Gracias a su versatilidad, esta cepa puede ser cultivada en distintos climas, lo que entrega un sabor distinto a la uva y un carácter propio de cada valle que se cosecha, sin embargo, la condición ideal son los climas fríos.
Sauvignon Blanc es un vino que se debe servir a una temperatura entre los 10 y 12° c, para que libere todas sus cualidades y características, dejando apreciar su intensidad propia.
Es una de las uvas blancas más populares por sus vinos de refrescante acidez y es también una de las variedades más extendidas alrededor del mundo gracias a su capacidad para adaptarse a diferentes climas; por lo que podemos encontrar vinos deliciosos (aunque distintos entre si) en todos los continentes.

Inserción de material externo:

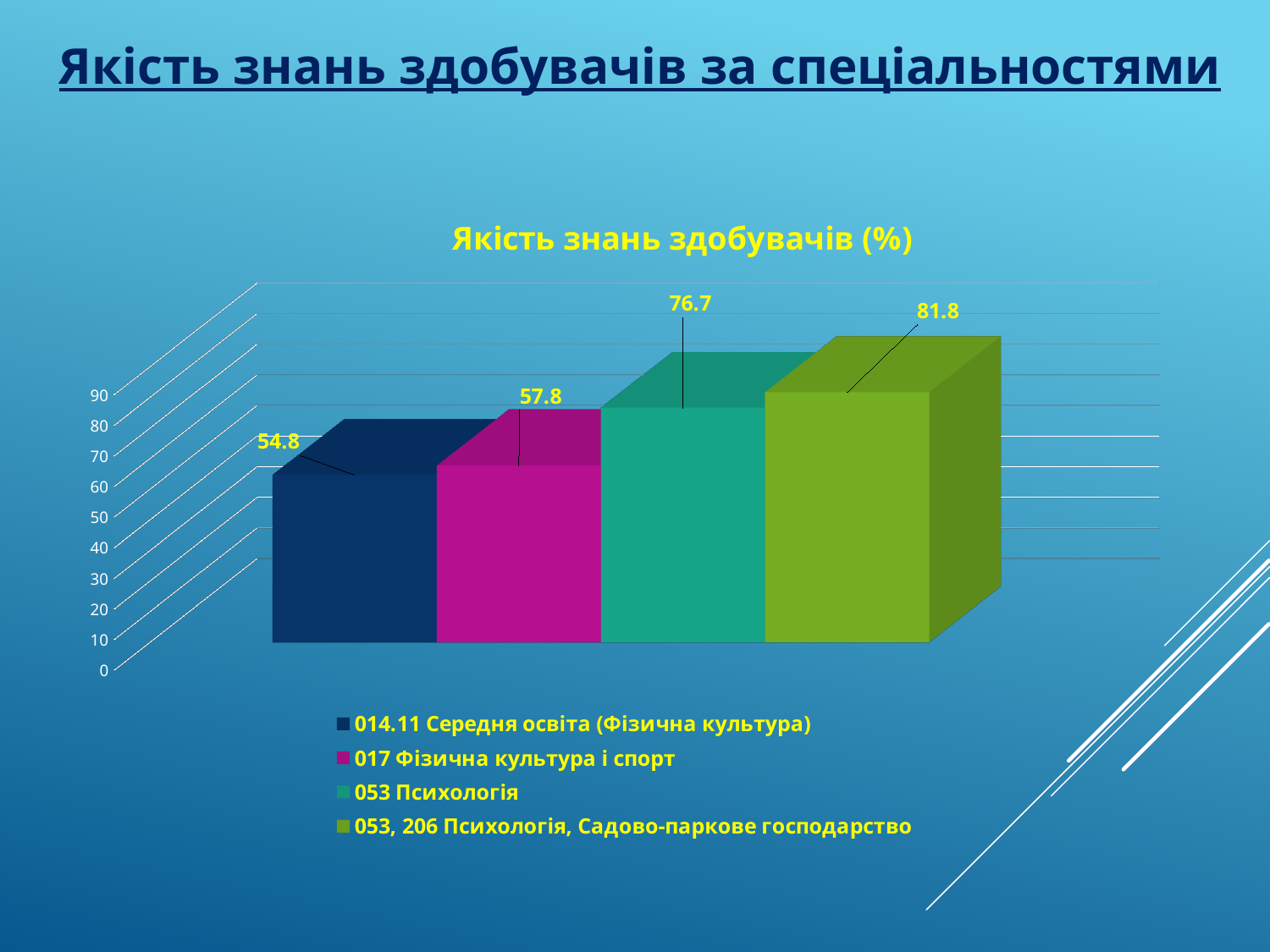
What is the value for 017 Фізична культура і спорт? 57.8 What is the value for 053 Психологія? 76.7 Which specialty has the highest value? 053, 206 Психологія, Садово-паркове господарство What is the difference between the values for 053 Психологія and 017 Фізична культура і спорт? 18.9 What kind of chart is shown on the slide? Bar chart What is the difference between the values for 053, 206 Психологія, Садово-паркове господарство and 014.11 Середня освіта (Фізична культура)? 27 How many bars are plotted in the chart? 4 What is the value for 053, 206 Психологія, Садово-паркове господарство? 81.8 Which specialty has the lowest value? 014.11 Середня освіта (Фізична культура) Which is larger, the value for 053 Психологія or the value for 017 Фізична культура і спорт? 053 Психологія What is the title of the chart? Якість знань здобувачів (%) What is the value for 014.11 Середня освіта (Фізична культура)? 54.8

Su nombre deriva de las palabras francesas “sauvage” (salvaje) y “blanc” (blanco). El carácter de esta cepa es siempre reconocible, pero las distintas latitudes y suelos le confieren diferentes matices, aromas herbáceos y cítricos, con notas que van desde pasto recién cortado, toronja y algunas notas tropicales como la piña.
En su forma más pura, produce vinos frescos, vibrantes y con una acidez notable. Además, es una uva que da una variedad de vinos inmensa; desde los clásicos frescos y jóvenes, hasta vinos con barrica perfectamente integrada, sin dejar de lado los grandes vinos dulces que se elaboran a partir de esta cepa.
MARIDAJE
El Sauvignon Blanc cuenta acidez equilibrada y la estructura que tiene de aroma permite acompañarlo con comidas que no tengan un gran contenido de especias o que no sean de elaboraciones muy complejas. Por su carácter frutado, estaría bueno acompañarlo con carnes blancas, pastas, picadas o simplemente solo tomándolo bien refrescado.